第27話4-8
船内に入り、荷物整理はコルネリア、機内チェックはヴァーシャ、生命維持管理はエーファ、パイロットはユラ、コンピュータによるサポートがユミハとそれぞれ役割を担当し作業を行なう。
基本、宇宙へ出てしまえば自動操縦で航行されるが、離発着や星系から離脱突入は、微妙な調整が必要なためか、未だ人の手でう住されいる。
「荷物の整理終わりました」
「機内チェック全て異常なし」
「水、空気、電源、オッケイ」
「はい、了解しました」
無線から送られくる知らせに、ユミハはパネルに映し出されるチェック項目に、目を通しながら、再確認している。
「ユラ先輩、チェック項目確認終えましたた。問題なしです」
「…」
「先輩…?」
「ごめん。話しかけないで…」
真剣な眼差しで、計器類とコントロールパネルをマニュアルを読みながら、操作の手順を指差しで一つ一つ確認していた。
「えっと…、これがエンジンで…、これは…」
たどたどしく、覚束無い指の動きに、ユミハは、
―大丈夫かな…―
と、心の中で呟き、ため息で不安を掻き消し、落ち着きを保ち、とりあえず、目の前の事に集中する事にした。
「あ、そうそう。これこれ…」
ユラが、エンジンの始動スイットを押して行くと、操縦席に、微かな金属音と振動が伝わり始める。
それに合わせ、ユミハも点灯してくる警告灯に問題ないか、マニュアルで確認しながら異常チェックを行う。
操縦席のドアが開く音がするので、そちらを振り向く。
「おまたせ」
「只今戻りました」
ヴァーシャ、エーファ、コルネリアの3人は。船内のチェックを済ませた後、報告を兼ねて様子を見に操縦席にやって来た。
「お疲れ様でした」
労をねぎらうユミハに、ヴァーシャは耳打ちするように小さな声で、
「どう?」
ユラの様子を伺う。
「…まぁ、…大丈夫だとは思いますよ」
ユミハの言葉と、3人が入って来ても気づかない様子のユラの姿に、分かっていたとは言え、一同は一抹な不安を抱えていた。
「なぁ、ユラ」
「…ん?」
「くれぐれも、安全運転で頼むわ」
「…うん…」
エーファの言葉に、曖昧に返事をしながら手を動かすユラ。
「ユミハ、苦労かけるな」
「いえ…」
コンピュータに一番詳しい為、ユラのサポートと船の制御を任せられた後輩は、苦笑しながらも目は笑っていなかった。
「じゃ、私達は、客室に行っているから、あとはよろしくね」
これ以上、2人の邪魔にならないようヴァーシャとエーファを操縦席から引っ張り出しながら、コルネリアは笑みを浮かべユラとユミハに手を振る。
「はい」
出ていく時、顔だけをドアからひょっこり覗かせ、
「あ、宇宙に出たら、お茶の用意をして待っているからね」
「ありがとうございます」
ユミハの返事に、手だけを振って合図する。
「さてと、これ以上期にしても始まらん。

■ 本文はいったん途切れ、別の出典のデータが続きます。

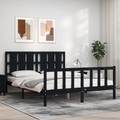 vidaXL Massivholzbett mit Kopfteil Schwarz 5FT King Size
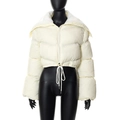 Women's cream short puffer jacket featuring a plush faux fur collar and adjustable drawstring hem - Apricot (No Embroidery)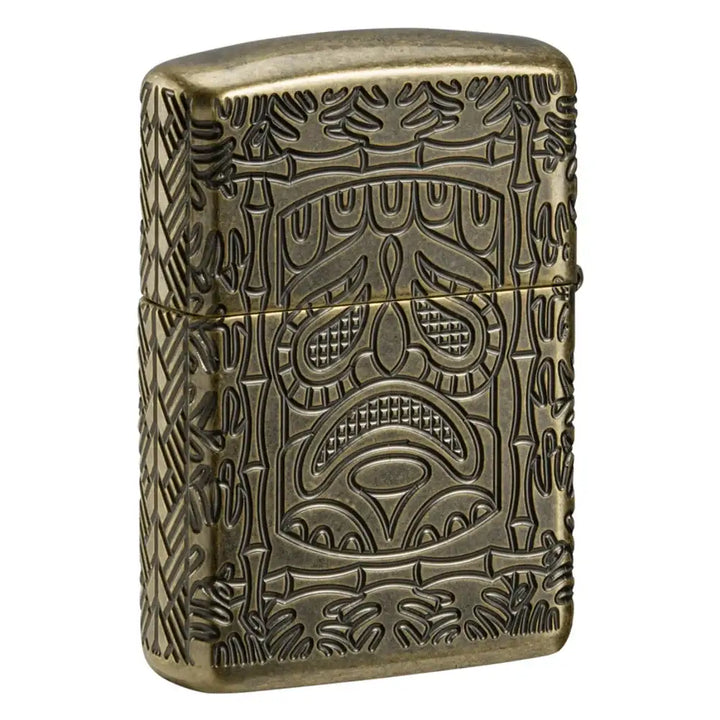 Zippo - Tiki Design Armor® - Antique Brass Lighter - Game-On.no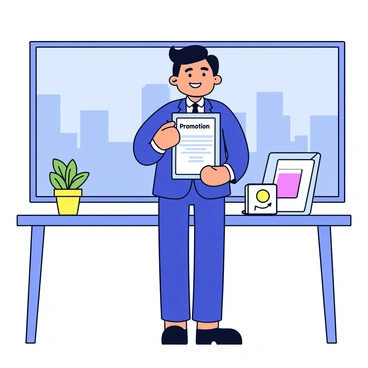 A professional in a smart attire, wearing a neatly tailored suit in navy blue, is standing in a modern office setting. The individual has a confident smile and is holding a certificate that reads "Promotion" in bold letters. Behind them, a large window reveals a city skyline, suggesting a bustling urban environment. A desk to the side is decorated with a small potted plant and a framed photo, symbolizing a personal touch in the workplace. ánh sáng từ phía trên chiếu sáng không gian, làm nổi bật sự phấn khởi và thành công của người nhận.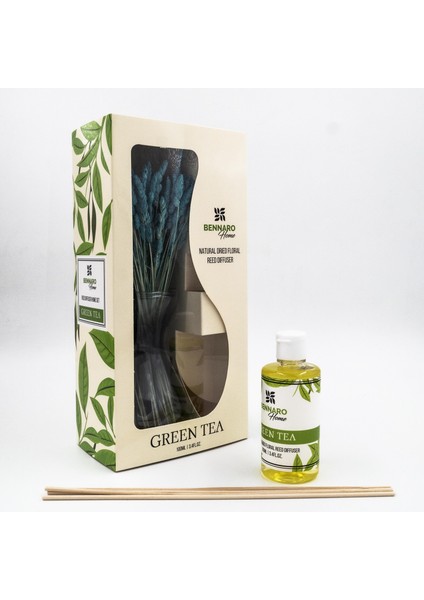 - Çiçekli Bambu Oda Kokusu Set - Green Tea -100 ml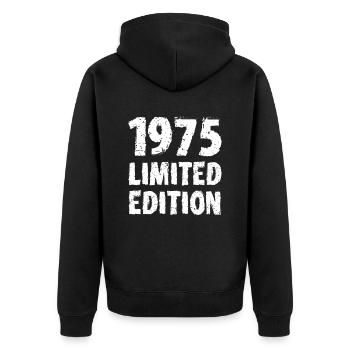 1975 édition limitée anniversaire cadeau femme mari - Veste à capuche bio Premium Unisexe - noir - Dos - Nico (187cm)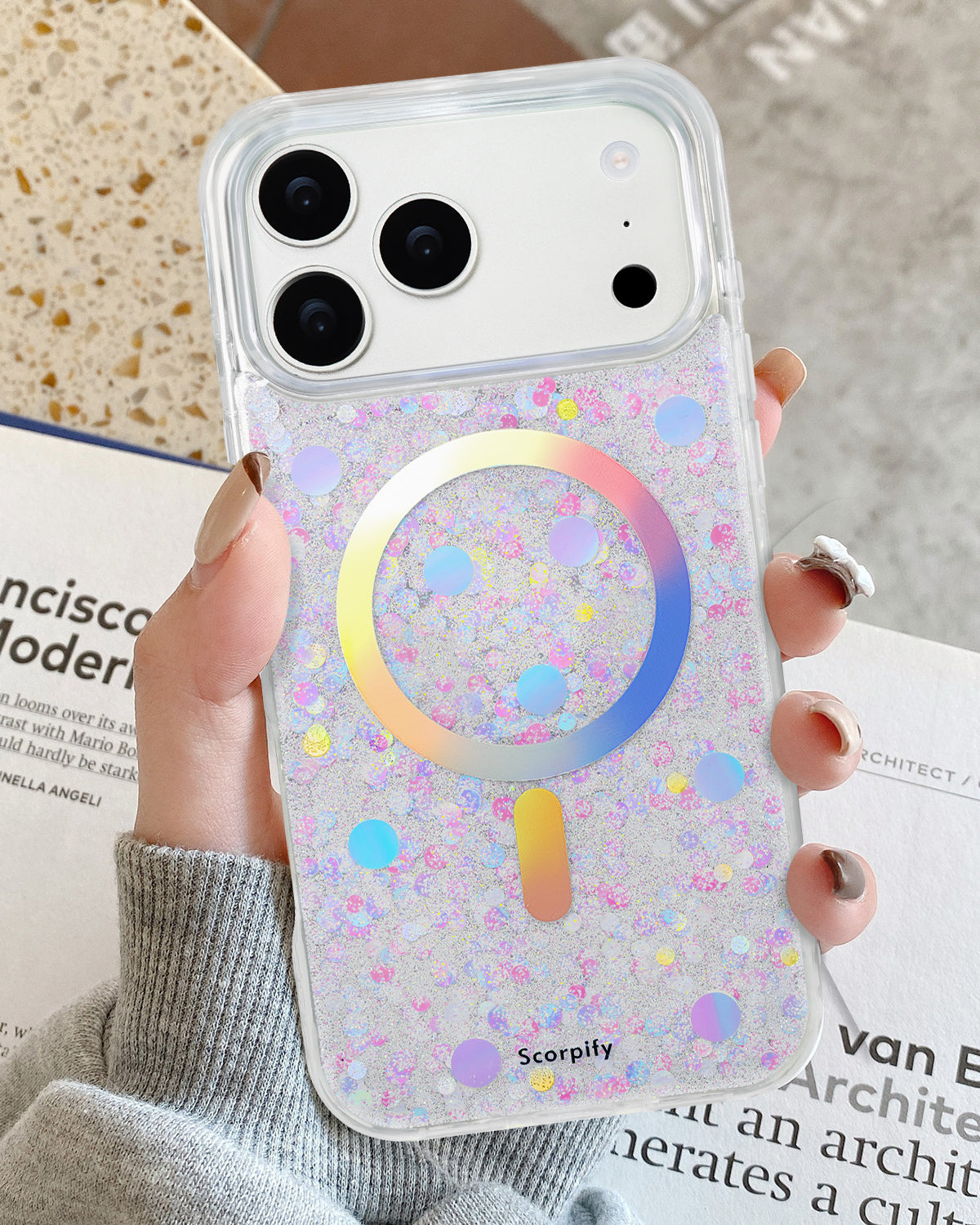 Opal sparkle magnetic case with easy wireless charging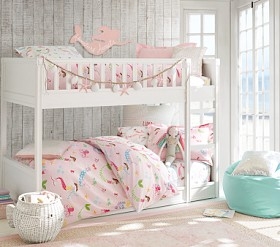 Low Bunk Bed Coastal Whimsical Style Slatted Guardrails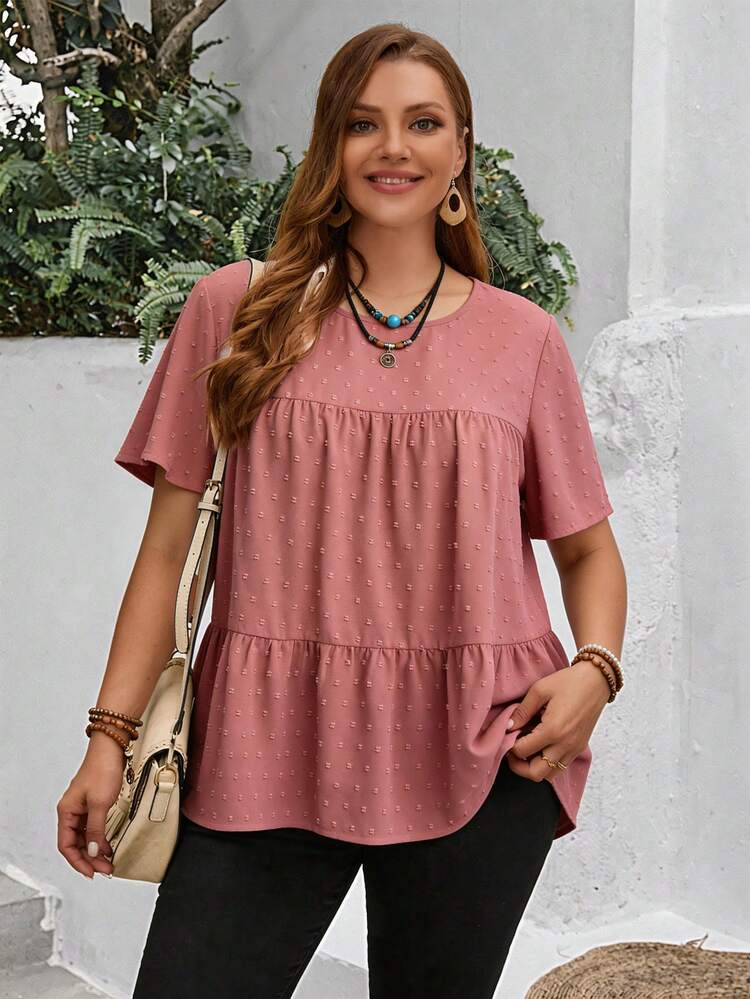 Plus Size Women's Solid Color Round Neck Ruffle Short Sleeve Loose Blouse, Boho For Women, Summer, Western Wear Women, Vacation Woman, Spring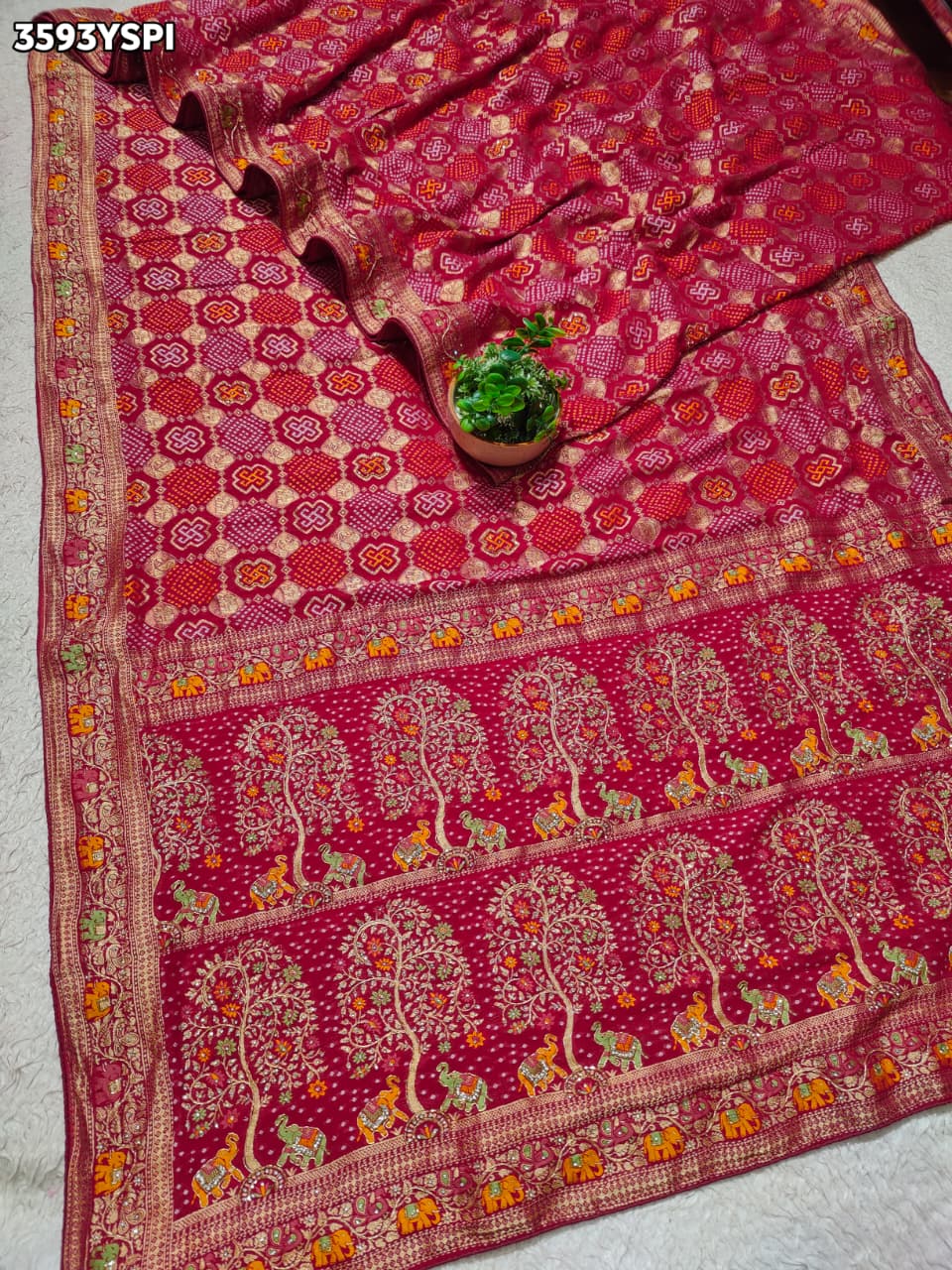 Buy New Traditional Bandhani Pattern Saree With Festive Wear KcPc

なるように、なるしかな無い」
「そうね、無事”ボルディー”につければ」
「案ずるが生むが易しね」
客席に座り、覚悟を決めたかの様な3人は、祈るような気持ちで、静かに動き出した船体に緊張していた。
「ねぇエーファ、それ何?大事そうにして」
「へへぇ、内緒」
席に着く時、エーファは小さなキャリングバックを大事そうに抱えながら座り、不思議そうにしているヴァーシャに、笑みだけを浮かべた。
管制室とのやり取りが終え、支持された滑走路へ向かう船体。
「いよいよね…」
段々と加速していく毎に身体に加重がかかる感覚に、コルネリアは宇宙に出る出る実感が湧いてくる。
「うん…」
静かではあるが、確実に速度の増す船体は、地面から離れていき、高度を揚げて行った。
成層圏を離脱し、宇宙へと舞い上がる5人を載せた宇宙船は、目指す地”惑星ボルディー”へと向かうのであった。
其処で彼女達は、一体、何を見て、聞いて、感じ、そして、自分たちの運命に何が待ち構えているのか、まだ何も分からない。